This large flat-panel display lets users open multiple windows, each with readable text
Here's my advice for companies that want to get more out of their employees without dangling the carrot of a large bonus—outfit offices with big monitors, specifically Dell's (DELL) 24-inch liquid-crystal display. At $719, the latest price offered by Dell, this flat panel is a steal compared with others its size. (Apple (AAPL) has a 23-inch flat-panel with a $999 price tag.)
My productivity definitely increased the week I test-drove this unit. In fact, I'm sure I wrote this review quicker than usual.
One reason for my newfound alacrity was the monitor's wide screen: 24 inches is large enough to have multiple windows open at the same and keep each one big enough to still read the text. That's a boon for any multitasking worker who needs to monitor e-mail while working on a multitude of projects.
As I write this article, I have my e-mail in a window at the bottom of the screen, open just enough to read new messages. My notes are full-size in a window at the left, and the story is on the right side of the screen. The monitor has thus eliminated the time wasted toggling between windows. There's no need to search around for the window with the notes verifying that the monitor does, in fact, have automatic image centering and picture-in-picture technology (it does), just like a high-end, high-definition TV. Everything I need to work more efficiently is right in front of me.

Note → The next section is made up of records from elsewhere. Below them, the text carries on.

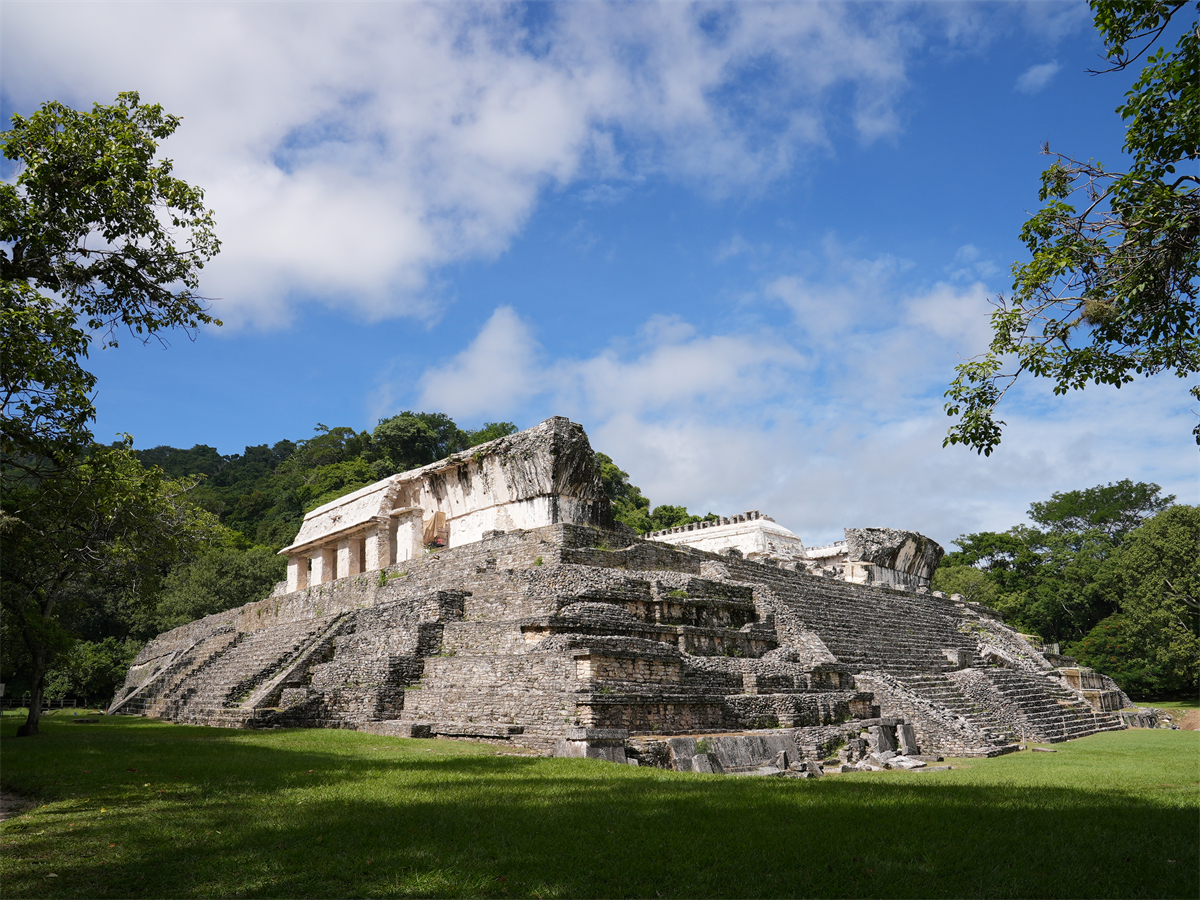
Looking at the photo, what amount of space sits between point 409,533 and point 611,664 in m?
12.7

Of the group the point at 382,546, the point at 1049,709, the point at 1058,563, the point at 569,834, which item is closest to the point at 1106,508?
the point at 1058,563

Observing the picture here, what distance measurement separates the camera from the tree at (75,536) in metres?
10.4

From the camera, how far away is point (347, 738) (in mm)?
11883

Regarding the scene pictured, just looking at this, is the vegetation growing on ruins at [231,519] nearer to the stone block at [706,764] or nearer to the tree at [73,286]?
the tree at [73,286]

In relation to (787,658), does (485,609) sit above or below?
above

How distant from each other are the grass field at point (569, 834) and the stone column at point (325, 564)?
17146mm

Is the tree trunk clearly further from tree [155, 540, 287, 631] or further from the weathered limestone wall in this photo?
tree [155, 540, 287, 631]

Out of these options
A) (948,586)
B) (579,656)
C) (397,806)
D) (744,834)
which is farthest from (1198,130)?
(948,586)

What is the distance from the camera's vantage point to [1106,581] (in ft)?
116

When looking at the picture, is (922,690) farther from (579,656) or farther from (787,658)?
(579,656)

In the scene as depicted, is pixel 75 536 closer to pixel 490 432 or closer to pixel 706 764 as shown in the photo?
pixel 706 764

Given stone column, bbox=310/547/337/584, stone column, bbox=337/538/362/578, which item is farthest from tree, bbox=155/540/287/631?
stone column, bbox=337/538/362/578

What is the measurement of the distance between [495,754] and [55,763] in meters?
4.88

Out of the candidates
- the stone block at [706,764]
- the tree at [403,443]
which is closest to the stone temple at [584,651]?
Result: the stone block at [706,764]
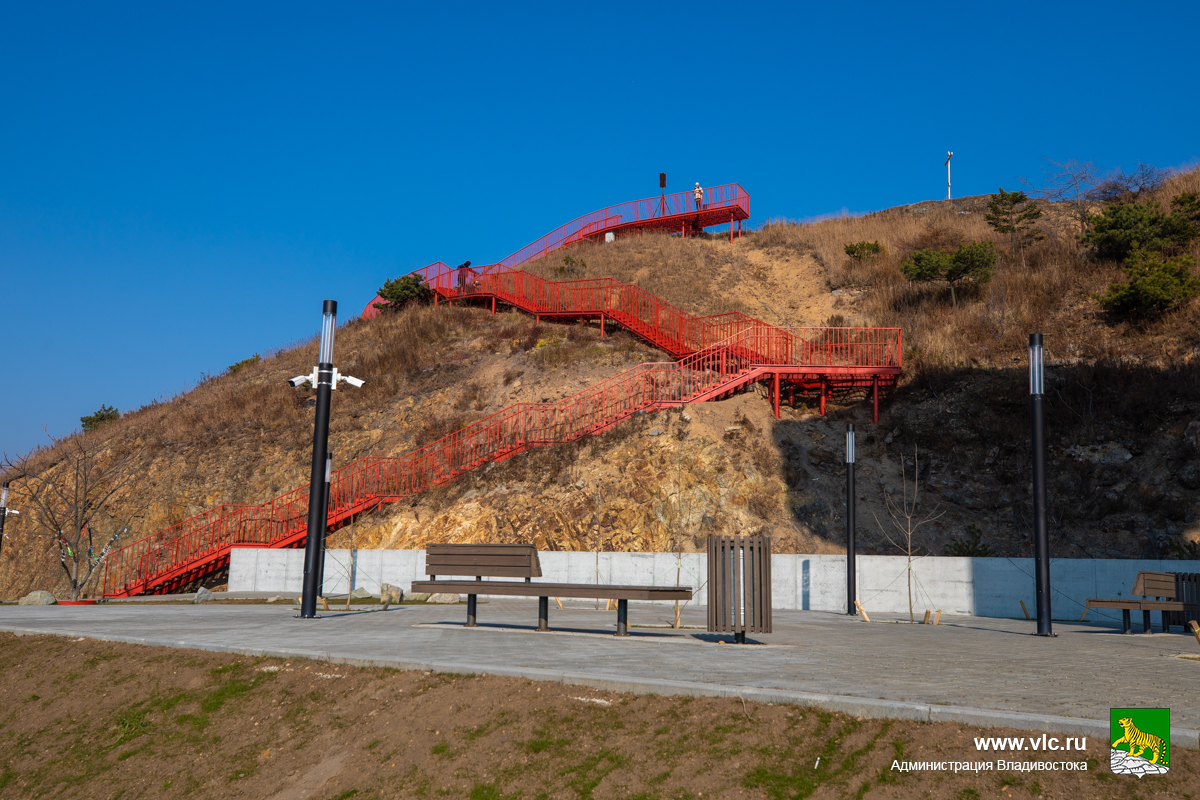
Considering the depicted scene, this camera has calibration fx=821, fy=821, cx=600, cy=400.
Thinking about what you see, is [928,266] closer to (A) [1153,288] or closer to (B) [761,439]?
(A) [1153,288]

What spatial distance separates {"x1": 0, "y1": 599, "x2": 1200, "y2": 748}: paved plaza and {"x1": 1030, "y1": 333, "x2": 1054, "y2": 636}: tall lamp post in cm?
58

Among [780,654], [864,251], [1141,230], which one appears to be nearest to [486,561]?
[780,654]

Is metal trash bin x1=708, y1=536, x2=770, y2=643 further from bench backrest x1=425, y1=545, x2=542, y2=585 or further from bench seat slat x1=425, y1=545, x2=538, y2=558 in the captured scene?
bench seat slat x1=425, y1=545, x2=538, y2=558

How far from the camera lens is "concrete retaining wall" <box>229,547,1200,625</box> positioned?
1669cm

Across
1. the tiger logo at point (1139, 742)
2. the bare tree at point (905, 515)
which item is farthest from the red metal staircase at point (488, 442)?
the tiger logo at point (1139, 742)

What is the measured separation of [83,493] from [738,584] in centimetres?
2601

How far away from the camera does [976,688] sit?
6496 millimetres

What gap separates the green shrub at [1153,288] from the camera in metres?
24.4

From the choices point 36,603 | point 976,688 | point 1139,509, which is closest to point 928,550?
point 1139,509

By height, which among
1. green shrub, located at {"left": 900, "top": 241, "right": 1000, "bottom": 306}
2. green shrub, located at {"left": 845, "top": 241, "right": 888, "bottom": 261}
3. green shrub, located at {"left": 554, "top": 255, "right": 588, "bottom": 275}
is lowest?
green shrub, located at {"left": 900, "top": 241, "right": 1000, "bottom": 306}

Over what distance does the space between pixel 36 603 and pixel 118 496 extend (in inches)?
475

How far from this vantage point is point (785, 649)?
31.4 ft

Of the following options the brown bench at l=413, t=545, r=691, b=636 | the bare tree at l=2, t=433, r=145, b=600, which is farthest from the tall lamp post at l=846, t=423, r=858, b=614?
the bare tree at l=2, t=433, r=145, b=600

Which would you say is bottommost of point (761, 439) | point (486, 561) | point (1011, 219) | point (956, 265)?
point (486, 561)
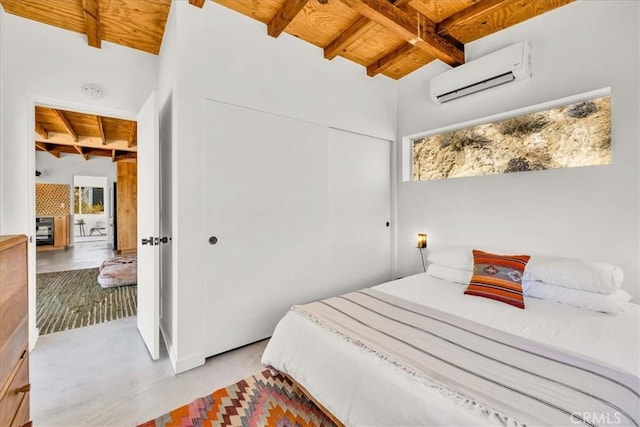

Setting up the unit didn't negate the time saved over the course of the week either. It was simple. The monitor, complete with stand and head, weighs just over 18 pounds. My gym-neglected arms easily plucked the unit from the box and settled it on my desk. It slid into the stand and fit securely without the need of screws, bolts, or even much adjustment. A quick tilt and swivel of the monitor to my preferred viewing angle, and I was nearly ready to work.
But first I needed to adjust the brightness and color. Like any person who stares at word documents, spreadsheets, and Web pages all day, I appreciate a bright screen with clear, crisp text and sharp contrast. This unit definitely delivers, but only after toying with the menu buttons at the edge of the screen. For me, a brightness setting of 86 out of 100 and a contrast of 83 was ideal. Some monitors require users turn the settings all the way up before displaying a sufficiently bright picture. I didn't find that necessary with this unit. Once at the right settings, I was able to work on this monitor well into the night without feeling as if I was gradually losing my eyesight.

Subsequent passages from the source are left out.